C’est connu, la Guinée est un pays fertile en démagogie. Un pays dans lequel des individus sortis de nulle part, mais désireux de se tailler une parcelle du pouvoir, se transforment en griots pour chanter les louanges de ceux qui sont aux manettes. Il est vrai qu’il ne faut pas trop les en vouloir quand on sait que la technique fonctionne plus efficacement que l’argument du diplôme et du CV. Et c’est pourquoi, en la matière, la dernière trouvaille se nomme Ahmed Kourouma, prétendu banquier d’affaires et (mystérieux) conseiller politique.
Jadis proche du capitaine Moussa Dadis Camara, il a décidément à jamais fait le deuil de cette relation.
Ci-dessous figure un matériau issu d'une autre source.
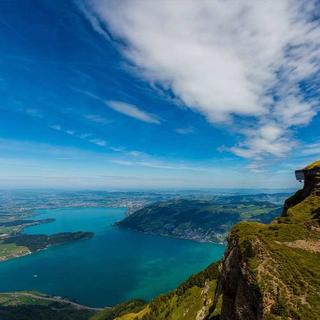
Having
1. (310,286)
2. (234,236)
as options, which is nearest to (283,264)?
(310,286)

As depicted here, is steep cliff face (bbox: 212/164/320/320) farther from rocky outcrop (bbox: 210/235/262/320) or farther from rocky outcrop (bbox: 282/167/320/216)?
rocky outcrop (bbox: 282/167/320/216)

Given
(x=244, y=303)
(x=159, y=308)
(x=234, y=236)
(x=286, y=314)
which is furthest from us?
(x=159, y=308)

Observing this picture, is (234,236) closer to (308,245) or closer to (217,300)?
(308,245)

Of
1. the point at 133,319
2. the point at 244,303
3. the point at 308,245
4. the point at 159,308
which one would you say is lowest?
Result: the point at 133,319

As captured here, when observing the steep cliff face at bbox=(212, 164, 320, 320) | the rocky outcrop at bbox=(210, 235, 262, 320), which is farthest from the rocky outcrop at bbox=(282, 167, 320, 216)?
the rocky outcrop at bbox=(210, 235, 262, 320)

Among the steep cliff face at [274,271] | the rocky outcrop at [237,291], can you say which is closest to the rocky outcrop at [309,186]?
the steep cliff face at [274,271]

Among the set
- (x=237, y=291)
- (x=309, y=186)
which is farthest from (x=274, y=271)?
(x=309, y=186)

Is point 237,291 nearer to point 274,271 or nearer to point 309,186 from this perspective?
point 274,271

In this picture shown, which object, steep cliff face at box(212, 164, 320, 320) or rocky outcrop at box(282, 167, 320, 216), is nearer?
steep cliff face at box(212, 164, 320, 320)
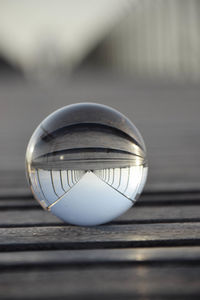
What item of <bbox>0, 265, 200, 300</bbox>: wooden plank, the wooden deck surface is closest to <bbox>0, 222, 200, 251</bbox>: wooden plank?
the wooden deck surface

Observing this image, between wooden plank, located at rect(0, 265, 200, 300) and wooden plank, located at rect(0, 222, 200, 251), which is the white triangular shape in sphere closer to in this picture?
wooden plank, located at rect(0, 222, 200, 251)

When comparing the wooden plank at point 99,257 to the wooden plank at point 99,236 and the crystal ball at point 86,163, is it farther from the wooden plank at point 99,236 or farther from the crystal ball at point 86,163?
the crystal ball at point 86,163

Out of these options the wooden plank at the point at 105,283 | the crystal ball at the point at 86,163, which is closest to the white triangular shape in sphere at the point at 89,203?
the crystal ball at the point at 86,163

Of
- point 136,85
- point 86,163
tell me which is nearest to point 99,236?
point 86,163

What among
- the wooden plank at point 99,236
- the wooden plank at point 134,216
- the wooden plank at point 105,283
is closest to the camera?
the wooden plank at point 105,283

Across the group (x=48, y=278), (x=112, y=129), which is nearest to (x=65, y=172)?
(x=112, y=129)

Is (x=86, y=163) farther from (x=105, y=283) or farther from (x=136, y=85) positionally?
(x=136, y=85)
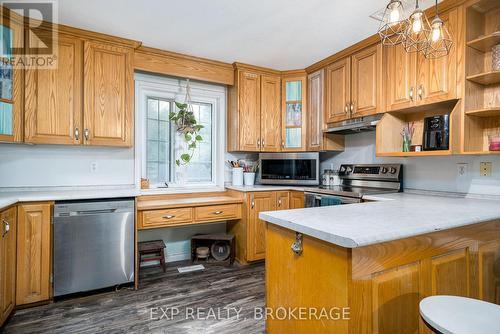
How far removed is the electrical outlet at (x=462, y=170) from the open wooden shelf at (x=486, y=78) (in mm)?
665

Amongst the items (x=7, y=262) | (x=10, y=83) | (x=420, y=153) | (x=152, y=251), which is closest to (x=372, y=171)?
(x=420, y=153)

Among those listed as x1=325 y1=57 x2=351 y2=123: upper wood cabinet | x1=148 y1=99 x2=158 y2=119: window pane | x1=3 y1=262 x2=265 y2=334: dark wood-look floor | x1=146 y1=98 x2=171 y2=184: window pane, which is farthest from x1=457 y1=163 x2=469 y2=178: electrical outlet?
x1=148 y1=99 x2=158 y2=119: window pane

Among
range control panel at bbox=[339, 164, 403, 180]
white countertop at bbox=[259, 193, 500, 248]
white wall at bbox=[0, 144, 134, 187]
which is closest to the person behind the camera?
white countertop at bbox=[259, 193, 500, 248]

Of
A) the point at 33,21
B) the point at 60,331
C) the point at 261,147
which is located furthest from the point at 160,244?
the point at 33,21

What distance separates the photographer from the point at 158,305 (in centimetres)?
225

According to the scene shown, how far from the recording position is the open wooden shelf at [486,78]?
1935mm

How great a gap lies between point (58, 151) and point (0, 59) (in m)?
0.91

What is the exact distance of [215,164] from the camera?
3.68 m

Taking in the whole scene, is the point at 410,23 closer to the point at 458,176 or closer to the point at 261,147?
the point at 458,176

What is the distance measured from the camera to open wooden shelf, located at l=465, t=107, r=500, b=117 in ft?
6.26

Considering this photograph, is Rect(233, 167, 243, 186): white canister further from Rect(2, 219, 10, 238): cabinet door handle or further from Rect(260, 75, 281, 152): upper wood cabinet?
Rect(2, 219, 10, 238): cabinet door handle

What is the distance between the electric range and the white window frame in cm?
127

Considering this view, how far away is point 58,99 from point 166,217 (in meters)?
1.47

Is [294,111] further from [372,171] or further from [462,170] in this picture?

Désormais, toute attention reste orientée vers le palais Sekhoutouréya. L’homme a une folle envie de se faire remarquer. Et pour y arriver, il a bien sa stratégie. Tout d’abord, il squatte les médias en longueur de journée, en quête de créneaux qui lui permettent de se mettre en évidence. Ceci étant, il est outillé pour tous types de médias. Pour les radios, il inonde toutes les émissions de débats, paré de son costume de pseudo-expert d’on ne sait quoi et se donne des airs d’un intellectualisme qu’il n’a pas. En ce qui concerne le format sites internet et journaux papiers, il a la recette des soi-disant analyses qui, en réalité, ne sont que des attaques déguisées contre les adversaires réels et ou supposés du pouvoir.
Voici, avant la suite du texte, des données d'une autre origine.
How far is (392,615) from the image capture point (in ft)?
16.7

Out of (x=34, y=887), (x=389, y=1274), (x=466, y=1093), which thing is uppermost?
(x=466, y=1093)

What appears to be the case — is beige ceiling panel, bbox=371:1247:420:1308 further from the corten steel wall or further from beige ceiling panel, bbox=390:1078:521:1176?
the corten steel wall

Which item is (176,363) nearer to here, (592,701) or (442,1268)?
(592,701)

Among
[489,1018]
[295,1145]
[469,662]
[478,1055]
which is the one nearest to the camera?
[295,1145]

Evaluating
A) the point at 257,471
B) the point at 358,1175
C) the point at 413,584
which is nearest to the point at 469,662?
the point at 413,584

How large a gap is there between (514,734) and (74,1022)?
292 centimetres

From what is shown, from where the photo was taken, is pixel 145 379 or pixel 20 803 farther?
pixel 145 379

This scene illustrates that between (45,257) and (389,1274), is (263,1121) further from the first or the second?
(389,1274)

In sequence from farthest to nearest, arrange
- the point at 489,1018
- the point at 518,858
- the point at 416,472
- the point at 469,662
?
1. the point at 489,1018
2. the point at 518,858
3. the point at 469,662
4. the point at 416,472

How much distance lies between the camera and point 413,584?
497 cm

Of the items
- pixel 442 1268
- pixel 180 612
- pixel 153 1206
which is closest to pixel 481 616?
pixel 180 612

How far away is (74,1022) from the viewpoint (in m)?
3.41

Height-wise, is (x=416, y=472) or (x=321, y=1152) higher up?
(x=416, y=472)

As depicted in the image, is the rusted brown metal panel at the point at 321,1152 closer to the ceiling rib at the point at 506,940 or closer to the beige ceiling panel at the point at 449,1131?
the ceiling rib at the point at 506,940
Un autre outil dont il se sert à profusion, c’est l’arrogance et l’insolence qui caractérisent son discours. Ainsi, appelé à réagir à une intervention de François Lounceny Fall, à la veille de son limogeage et à propos du trafic de notes verbales, Ahmed Kourouma avait lâché « Qu’il arrête de nous enfumer ! ». Dans la même veine, poussant la démagogie à son paroxysme, il traitait la dernière fois les revendications des syndicalistes « d’irresponsables ». Ce, alors que le gouvernement lui-même, sachant pertinemment qu’il ne sert à rien de tirer la corde avec les syndicalistes, passe son  temps à supplier ces derniers. Le démagogue, il se reconnait par sa capacité à être plus royaliste que le roi. En cela, Ahmed Kourouma est bien de l’espèce des flagorneurs de premier degré.
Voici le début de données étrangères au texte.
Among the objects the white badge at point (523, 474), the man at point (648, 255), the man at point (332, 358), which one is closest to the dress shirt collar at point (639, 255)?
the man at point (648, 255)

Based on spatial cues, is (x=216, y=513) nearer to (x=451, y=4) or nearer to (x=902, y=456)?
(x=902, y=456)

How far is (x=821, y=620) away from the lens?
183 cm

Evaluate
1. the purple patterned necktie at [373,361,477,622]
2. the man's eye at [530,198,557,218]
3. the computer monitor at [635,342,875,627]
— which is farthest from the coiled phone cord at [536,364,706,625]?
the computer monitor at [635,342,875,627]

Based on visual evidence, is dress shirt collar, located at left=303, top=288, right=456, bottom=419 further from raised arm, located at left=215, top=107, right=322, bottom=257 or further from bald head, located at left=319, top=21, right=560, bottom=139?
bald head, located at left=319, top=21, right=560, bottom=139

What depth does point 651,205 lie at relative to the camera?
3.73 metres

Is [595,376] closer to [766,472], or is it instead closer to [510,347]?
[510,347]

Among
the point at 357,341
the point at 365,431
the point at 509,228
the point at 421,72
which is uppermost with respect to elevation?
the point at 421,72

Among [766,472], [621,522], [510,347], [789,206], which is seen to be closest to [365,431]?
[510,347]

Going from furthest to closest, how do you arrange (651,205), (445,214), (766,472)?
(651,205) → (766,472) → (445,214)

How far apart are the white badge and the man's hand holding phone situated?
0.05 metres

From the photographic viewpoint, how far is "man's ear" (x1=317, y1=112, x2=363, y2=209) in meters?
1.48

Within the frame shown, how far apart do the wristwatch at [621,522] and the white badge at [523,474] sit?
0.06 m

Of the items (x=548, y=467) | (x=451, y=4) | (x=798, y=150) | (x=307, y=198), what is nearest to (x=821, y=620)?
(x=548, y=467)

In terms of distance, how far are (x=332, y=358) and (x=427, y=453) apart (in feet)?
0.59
Il est évident qu’il cherche quelque chose. Autrement, il ne rentrerait pas de l’Italie pour le simple plaisir de défendre le pouvoir du président Alpha Condé. Pour lui, tout est prétexte à pondre un texte ou donner son analyse. Ainsi, il est allé jusqu’à faire publier l’hommage rendu à feu Jean-Marie Doré. Un texte qui, soit dit en passant, n’avait rien de talentueux.
Or, du côté du pouvoir, vu que d’autres qui ont usé du même procédé n’ont pas été à la hauteur, on devrait faire montre de prudence.